Today, the European Commission released its highly-anticipated Communication on Better Regulation. It marks a positive step forward for high-quality and transparent decision making in the EU building on earlier commitments to develop a strong Better Regulation approach ‘at the heart’ of policymaking. Through the inclusion of a wide range of stakeholders and the adoption of a science-based approach, rules and standards can encourage innovation and the emergence of new goods and services. However, unnecessary administrative burden and regulation also affect growth and can make it more difficult for companies to expand.

Flags of the EU for Better Regulation

The American Chamber of Commerce to the EU (AmCham EU) remains committed to advancing the critical areas highlighted in the Communication. The Strategic Foresight approach is a welcome addition to the Better Regulation toolbox and we look forward to the implementation of ‘One in, One out’ in the second half of the 2021 Commission work programme and learning more as to how it will reduce the administrative burden of implementing new laws. Overall, the Better Regulation agenda would benefit from a renewed emphasis on:

  • Application of Better Regulation principles across EU-agencies: to encourage transparent interaction with relevant stakeholders, particularly where agencies feed into legislative development or agenda setting initiatives;
  • Implementing acts and guidance: where relevant legislation is delayed, implementation dates should be sufficiently deferred to account for any delay and to avoid the need for rapid application learning from widespread issues recently with the Single Use Plastic Directive.
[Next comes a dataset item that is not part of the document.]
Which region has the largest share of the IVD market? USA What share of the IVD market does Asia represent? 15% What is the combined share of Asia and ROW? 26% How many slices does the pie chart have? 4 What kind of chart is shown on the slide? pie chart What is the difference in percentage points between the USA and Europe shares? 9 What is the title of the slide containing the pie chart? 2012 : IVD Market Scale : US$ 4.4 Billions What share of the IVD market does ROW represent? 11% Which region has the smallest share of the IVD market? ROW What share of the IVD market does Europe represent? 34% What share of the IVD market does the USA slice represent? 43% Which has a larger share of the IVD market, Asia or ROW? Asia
Guidance accompanying legislation must be furnished within an appropriate timeframe;
  • Objective impact assessments: with no leading language or preference in terms of policy objectives and preferably drafted independently of the policy unit who will draft associated legislation;
  • Timely consultations: avoid opening of consultations which directly conflict with holiday periods, or the simultaneous release of consultations which impact one sector thus effecting ability of stakeholders to coordinate and respond. The introduction of a single ‘Call for Evidence’ should address this issue, standardising expected contributions within a clearly defined timeline;
  • Quality of consultation: ambiguous questions, or questions which feed into statistical analysis (Likert scales), should be balanced, particularly where these lead to percentage-based claims for support which do not adequately reflect the relative weight of respondents (eg. association vs an individual / large economic sector vs a small);

While the COVID-19 pandemic has presented an obvious challenge, it also continues to demonstrate that better governance and regulation is needed more than ever in and beyond times of crisis.